▶ _Given request 1_:
According to the article on new California museums, what is the size of the Shrem Museum in square feet?

Aerial View from the Northwest,
Jan Shrem and Maria Manetti Shrem Museum of Art
Iwan Baan Aerial View from the Northwest, Jan Shrem and Maria Manetti Shrem Museum of Art

Three new museum buildings and one high-profile museum addition have opened in California over the last 15 months: The Broad in Los Angeles and the University of California Berkeley Art Museum and Pacific Film Archive, both by Diller Scofidio + Renfro (DS+R); the expanded San Francisco Museum of Modern Art, by Snøhetta; and the Jan Shrem and Maria Manetti Shrem Museum of Art at the University of California at Davis, by Solid Objectives–Idenburg Liu (SO–IL) with Bohlin Cywinski Jackson (BCJ).

The Shrem Museum, which opened on Nov. 13, is by a significant margin the smallest (at 30,000 square feet) and the least expensive (at $30 million) of the four. It is also, as a work of architecture, the most thoughtful, the least predictable, and the most encouraging about the trajectory of American architecture. A single-story structure wrapped in pre-cast corrugated concrete and curving walls of glass that is topped (and from certain angles nearly concealed) by a sloping white canopy of triangular, perforated-aluminum beams, it is not a perfect building by any means, or even an especially consistent one. It is very much the product of an emerging firm, SO–IL, that is trying to find its voice and shrug off the influence of the Japanese office SANAA, where its two founders, the married architects Florian Idenburg, Intl. Assoc. AIA, and Jing Liu, were both employed when they met in 2001. (Idenburg is 41 and Liu 36, which makes them still very young by architectural standards.) The shadow of SANAA’s 2006 Glass Pavilion at the Toledo Museum of Art, a project both architects worked on, falls unmistakably on the Shrem.

What it has that those three other California museum projects do not is some authentic—which is to say some genuinely tentative and unfinished—feel for the future of museum design. It is a building that plants seeds as much as it reaps the benefits of an established point of view. Rather than rushing to win old arguments or finding ways to express in built form unrealized ideas from earlier projects (the latter of which has become an unfortunate DS+R trademark), SO–IL has suggested new avenues with the Shrem, especially in terms of something we might best identify as tone.

Iwan Baan
Aerial view
of the museum
Iwan Baan Aerial view of the museum

Unusual Freedom for a University Project
The museum occupies the southern edge of Vanderhoef Quad, just outside the campus proper and backing up against some train tracks and Interstate 80. (On the other side of the freeway lies an open, largely agricultural landscape.) Next door, on the western edge of the quad, is the Mondavi Center for the Performing Arts, a stocky, broad-shouldered 2002 building by Portland, Ore.-based Bora Architects.

UC Davis, which is located 15 miles from the state capitol building in Sacramento and about an hour’s drive from San Francisco or Berkeley, and which enrolls a total of 35,000 students, has never before had a purpose-built art museum, though the roster of artists who’ve either studied or taught there is impressive, including Robert Arneson, Wayne Thiebaud, William T. Wiley, Bruce Nauman, Deborah Butterfield, and Manuel Neri.

The museum's canopy
Iwan Baan The museum's canopy
View of the entrance
Iwan Baan View of the entrance

After settling on the site on the edge of Vanderhoef Quad—about a 10-minute walk from the center of campus—the university launched an architecture competition for the museum, ultimately narrowing its list to WORKac, the Danish firm Henning Larsen, as well as SO–IL and BCJ. The competition was organized to produce a design/build team for the museum; SO–IL and BCJ joined with construction-management firm Whiting-Turner.

▶ _Input_:
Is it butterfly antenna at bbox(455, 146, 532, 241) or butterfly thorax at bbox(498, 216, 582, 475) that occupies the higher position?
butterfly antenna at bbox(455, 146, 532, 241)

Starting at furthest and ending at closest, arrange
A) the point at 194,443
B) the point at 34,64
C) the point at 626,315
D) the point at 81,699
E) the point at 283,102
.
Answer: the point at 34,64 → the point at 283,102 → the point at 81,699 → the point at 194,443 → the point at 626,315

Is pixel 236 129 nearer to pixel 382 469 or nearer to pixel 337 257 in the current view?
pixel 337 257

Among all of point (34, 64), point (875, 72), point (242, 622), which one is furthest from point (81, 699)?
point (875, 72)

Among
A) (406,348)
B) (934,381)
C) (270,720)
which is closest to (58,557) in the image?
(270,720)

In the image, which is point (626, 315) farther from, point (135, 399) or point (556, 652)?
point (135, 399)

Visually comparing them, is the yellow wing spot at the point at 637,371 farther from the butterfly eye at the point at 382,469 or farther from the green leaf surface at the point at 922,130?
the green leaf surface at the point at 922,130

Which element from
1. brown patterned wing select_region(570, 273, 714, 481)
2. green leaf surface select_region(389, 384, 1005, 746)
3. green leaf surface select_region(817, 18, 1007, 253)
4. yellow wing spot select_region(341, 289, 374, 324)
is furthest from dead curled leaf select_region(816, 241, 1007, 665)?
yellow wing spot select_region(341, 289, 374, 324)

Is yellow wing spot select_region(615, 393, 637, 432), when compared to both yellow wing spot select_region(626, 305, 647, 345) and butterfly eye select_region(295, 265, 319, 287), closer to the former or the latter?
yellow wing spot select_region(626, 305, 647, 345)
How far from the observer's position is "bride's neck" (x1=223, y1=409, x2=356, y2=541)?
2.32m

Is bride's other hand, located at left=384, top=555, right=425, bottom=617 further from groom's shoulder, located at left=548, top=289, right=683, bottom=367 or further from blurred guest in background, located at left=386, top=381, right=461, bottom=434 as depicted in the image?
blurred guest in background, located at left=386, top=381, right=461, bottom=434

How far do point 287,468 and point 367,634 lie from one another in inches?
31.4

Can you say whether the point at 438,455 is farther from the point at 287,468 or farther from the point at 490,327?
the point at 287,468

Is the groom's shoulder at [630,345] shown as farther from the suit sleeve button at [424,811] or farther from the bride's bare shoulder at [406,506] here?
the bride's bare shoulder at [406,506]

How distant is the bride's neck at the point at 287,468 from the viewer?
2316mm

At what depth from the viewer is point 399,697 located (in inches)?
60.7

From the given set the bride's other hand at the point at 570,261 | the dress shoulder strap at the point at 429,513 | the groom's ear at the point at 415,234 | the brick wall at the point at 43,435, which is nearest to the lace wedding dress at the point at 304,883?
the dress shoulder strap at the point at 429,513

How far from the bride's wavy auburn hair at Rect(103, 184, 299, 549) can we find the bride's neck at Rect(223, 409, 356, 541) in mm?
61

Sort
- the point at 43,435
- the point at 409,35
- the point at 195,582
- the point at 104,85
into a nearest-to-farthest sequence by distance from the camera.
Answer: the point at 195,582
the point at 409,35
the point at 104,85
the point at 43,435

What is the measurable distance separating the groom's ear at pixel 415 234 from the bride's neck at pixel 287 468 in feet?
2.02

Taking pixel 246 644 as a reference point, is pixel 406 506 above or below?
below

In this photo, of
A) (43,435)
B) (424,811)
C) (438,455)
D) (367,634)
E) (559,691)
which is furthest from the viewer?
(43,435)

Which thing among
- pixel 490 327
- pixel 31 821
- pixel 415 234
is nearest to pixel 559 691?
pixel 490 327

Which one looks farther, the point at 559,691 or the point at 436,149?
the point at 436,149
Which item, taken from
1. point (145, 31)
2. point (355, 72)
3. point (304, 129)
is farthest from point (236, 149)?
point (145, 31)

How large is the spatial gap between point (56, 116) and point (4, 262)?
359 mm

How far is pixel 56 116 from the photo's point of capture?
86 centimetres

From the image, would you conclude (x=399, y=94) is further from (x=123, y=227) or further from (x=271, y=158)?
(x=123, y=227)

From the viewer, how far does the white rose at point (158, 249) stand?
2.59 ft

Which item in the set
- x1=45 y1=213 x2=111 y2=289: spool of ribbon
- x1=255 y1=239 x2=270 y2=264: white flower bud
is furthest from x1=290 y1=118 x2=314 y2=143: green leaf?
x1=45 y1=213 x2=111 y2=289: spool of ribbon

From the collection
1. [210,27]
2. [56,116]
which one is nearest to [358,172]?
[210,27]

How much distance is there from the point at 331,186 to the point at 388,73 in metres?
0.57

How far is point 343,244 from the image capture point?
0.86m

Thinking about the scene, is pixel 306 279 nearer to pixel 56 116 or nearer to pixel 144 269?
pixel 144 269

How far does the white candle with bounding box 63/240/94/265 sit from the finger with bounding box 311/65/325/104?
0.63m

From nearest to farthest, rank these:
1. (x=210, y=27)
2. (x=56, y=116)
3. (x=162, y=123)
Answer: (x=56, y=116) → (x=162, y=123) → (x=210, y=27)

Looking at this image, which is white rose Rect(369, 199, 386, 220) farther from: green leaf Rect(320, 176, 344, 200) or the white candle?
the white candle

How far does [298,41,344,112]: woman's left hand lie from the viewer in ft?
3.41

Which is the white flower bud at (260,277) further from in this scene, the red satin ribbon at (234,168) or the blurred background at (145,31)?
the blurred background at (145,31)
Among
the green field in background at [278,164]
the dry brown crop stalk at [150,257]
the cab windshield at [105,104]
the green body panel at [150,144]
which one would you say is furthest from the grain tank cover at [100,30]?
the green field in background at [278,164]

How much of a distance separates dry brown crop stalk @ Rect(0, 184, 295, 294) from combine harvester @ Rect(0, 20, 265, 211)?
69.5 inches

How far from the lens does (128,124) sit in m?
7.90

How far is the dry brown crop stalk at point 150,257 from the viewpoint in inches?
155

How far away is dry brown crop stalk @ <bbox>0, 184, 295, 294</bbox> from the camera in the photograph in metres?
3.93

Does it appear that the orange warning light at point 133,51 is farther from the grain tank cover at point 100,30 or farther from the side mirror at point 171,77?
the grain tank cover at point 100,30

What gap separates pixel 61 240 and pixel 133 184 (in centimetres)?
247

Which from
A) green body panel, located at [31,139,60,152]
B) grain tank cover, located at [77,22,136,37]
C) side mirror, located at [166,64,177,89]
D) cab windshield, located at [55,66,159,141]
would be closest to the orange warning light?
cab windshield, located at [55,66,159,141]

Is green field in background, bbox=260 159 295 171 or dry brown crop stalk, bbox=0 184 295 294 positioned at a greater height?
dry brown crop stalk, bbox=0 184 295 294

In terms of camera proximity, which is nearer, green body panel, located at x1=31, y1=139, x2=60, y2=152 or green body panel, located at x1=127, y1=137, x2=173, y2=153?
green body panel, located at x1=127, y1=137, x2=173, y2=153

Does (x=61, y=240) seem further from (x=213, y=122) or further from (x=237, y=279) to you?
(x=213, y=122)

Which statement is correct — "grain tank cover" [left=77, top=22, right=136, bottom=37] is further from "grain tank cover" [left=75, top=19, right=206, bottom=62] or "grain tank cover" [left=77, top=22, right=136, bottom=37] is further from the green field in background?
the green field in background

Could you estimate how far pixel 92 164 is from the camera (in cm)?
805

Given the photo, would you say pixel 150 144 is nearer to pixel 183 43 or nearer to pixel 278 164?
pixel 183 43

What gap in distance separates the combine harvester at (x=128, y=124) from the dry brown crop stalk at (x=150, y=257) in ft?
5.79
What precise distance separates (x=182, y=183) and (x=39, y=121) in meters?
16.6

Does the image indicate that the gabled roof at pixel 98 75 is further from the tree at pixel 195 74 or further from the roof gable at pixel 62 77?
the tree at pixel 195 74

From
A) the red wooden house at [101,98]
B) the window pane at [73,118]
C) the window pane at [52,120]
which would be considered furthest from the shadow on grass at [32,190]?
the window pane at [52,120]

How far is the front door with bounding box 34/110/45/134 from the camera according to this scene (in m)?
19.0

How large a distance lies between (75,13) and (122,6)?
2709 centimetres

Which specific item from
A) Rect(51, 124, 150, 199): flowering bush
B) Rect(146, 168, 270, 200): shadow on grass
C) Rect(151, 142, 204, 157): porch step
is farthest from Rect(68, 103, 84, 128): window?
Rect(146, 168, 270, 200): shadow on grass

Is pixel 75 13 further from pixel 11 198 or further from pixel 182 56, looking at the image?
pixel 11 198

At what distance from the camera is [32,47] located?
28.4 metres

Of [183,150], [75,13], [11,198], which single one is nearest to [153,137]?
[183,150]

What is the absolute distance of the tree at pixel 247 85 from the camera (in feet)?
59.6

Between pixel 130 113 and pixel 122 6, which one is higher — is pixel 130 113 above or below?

▶ _Given request 2_:
Tally the lines of the records that contain the string "nearer". Reply with the number only.

▶ _Exercise response 1_:
30,000 square feet

▶ _Exercise response 2_:
4